Kendala Penerapan Hukuman Mati di Indonesia: Diplomasi dan Pertimbangan WNI
Jaksa Agung mengungkapkan kendala pelaksanaan hukuman mati di Indonesia, terutama terkait 300 terpidana mati, banyaknya WNA, dan pertimbangan hubungan diplomatik serta nasib WNI di luar negeri.
Jaksa Agung ST Burhanuddin baru-baru ini mengungkapkan tantangan dalam pelaksanaan hukuman mati di Indonesia. Meskipun terdapat sekitar 300 terpidana mati, sebagian besar warga negara asing (WNA), proses eksekusi menghadapi kendala signifikan.
Diplomasi Internasional dan Hukuman Mati
Banyaknya terpidana mati WNA, terutama dari kasus narkoba yang berasal dari Eropa, Amerika, dan Nigeria, membuat pelaksanaan hukuman mati menjadi rumit. Kerja sama dengan Kementerian Luar Negeri (Kemenlu) diperlukan, namun hubungan diplomatik menjadi pertimbangan utama. Jaksa Agung menuturkan, "Kami pernah beberapa kali bicara, waktu itu menteri luar negerinya masih Ibu (Retno Marsudi, red.), ‘Kami masih berusaha untuk menjadi anggota ini, anggota ini. Tolong jangan dahulu. Nanti kami akan diserangnya nanti,'" menunjukkan betapa kompleksnya situasi ini.
Pertimbangan ini bukan tanpa alasan. Pemerintah Indonesia juga mempertimbangkan nasib Warga Negara Indonesia (WNI) yang menjadi terpidana di negara lain. Sebuah situasi yang menciptakan dilema dalam penegakan hukum. "Jadi, memang saya bilang, capek-capek kami sudah menuntut hukuman mati, tidak bisa dilaksanakan. Itu mungkin problematika kita," tambah Jaksa Agung.
Kasus Serge Areski Atlaoui: Studi Kasus Pemulangan Terpidana Mati
Kasus pemulangan Serge Areski Atlaoui, terpidana mati kasus narkotika asal Prancis, menjadi contoh nyata kendala ini. Pemulangannya merupakan hasil kesepakatan bilateral antara Indonesia dan Prancis, didasari pertimbangan kondisi kesehatan Serge.

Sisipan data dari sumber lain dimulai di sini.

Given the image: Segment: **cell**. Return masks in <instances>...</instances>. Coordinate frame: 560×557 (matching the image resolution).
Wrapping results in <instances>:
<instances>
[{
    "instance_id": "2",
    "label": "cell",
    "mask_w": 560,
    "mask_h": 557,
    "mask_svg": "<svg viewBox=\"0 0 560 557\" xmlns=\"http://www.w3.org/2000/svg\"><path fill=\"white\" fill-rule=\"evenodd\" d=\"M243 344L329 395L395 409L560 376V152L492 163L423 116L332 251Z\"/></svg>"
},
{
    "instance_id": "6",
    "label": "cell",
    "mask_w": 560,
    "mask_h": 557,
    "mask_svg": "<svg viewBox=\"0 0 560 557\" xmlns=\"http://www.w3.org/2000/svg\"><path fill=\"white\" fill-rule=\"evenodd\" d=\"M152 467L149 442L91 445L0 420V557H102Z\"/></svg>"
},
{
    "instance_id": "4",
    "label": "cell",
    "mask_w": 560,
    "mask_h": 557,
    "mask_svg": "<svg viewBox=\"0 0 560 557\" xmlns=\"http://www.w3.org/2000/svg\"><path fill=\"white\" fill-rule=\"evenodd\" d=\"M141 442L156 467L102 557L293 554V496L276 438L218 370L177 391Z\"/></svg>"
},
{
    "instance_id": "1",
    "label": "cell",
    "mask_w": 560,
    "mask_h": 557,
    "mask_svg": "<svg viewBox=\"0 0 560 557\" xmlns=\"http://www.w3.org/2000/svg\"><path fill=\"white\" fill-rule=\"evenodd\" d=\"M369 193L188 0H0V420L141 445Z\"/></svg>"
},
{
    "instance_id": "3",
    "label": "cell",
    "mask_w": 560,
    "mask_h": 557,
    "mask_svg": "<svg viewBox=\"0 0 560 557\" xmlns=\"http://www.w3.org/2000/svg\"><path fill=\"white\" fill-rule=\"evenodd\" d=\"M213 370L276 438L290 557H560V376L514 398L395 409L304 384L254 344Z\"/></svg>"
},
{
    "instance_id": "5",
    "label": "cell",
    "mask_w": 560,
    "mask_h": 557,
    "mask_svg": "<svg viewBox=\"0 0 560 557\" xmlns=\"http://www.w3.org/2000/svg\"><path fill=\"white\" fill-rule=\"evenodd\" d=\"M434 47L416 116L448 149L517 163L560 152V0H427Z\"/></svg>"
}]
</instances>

Kesepakatan ini juga mensyaratkan Prancis mengakui putusan pengadilan Indonesia dan bertanggung jawab atas pembinaan Serge setelah dipindahkan.
Staf Khusus Bidang Hubungan Internasional Ahmad Usmarwi Kaffah menjelaskan, "Pemerintah Prancis wajib mengakui putusan pengadilan Indonesia. Dalam hal ini, Prancis mesti mengakui bahwa Serge, warga negaranya itu, merupakan narapidana yang dijatuhi hukuman mati." Indonesia, dalam hal ini, menghormati kebijakan selanjutnya yang diambil Prancis, termasuk kemungkinan pemberian grasi.
Kesimpulan: Dilema antara Penegakan Hukum dan Hubungan Internasional
Penerapan hukuman mati di Indonesia menghadapi tantangan kompleks yang melibatkan pertimbangan hukum domestik dan dinamika hubungan internasional. Dilema antara penegakan hukum dan mempertahankan hubungan diplomatik yang baik dengan negara lain menjadi fokus utama. Kasus-kasus seperti Serge Atlaoui menunjukkan betapa rumitnya menyeimbangkan kedua hal tersebut. Ke depannya, diperlukan strategi yang lebih komprehensif untuk mengatasi kendala ini, mempertimbangkan aspek hukum, diplomasi, dan keadilan secara menyeluruh.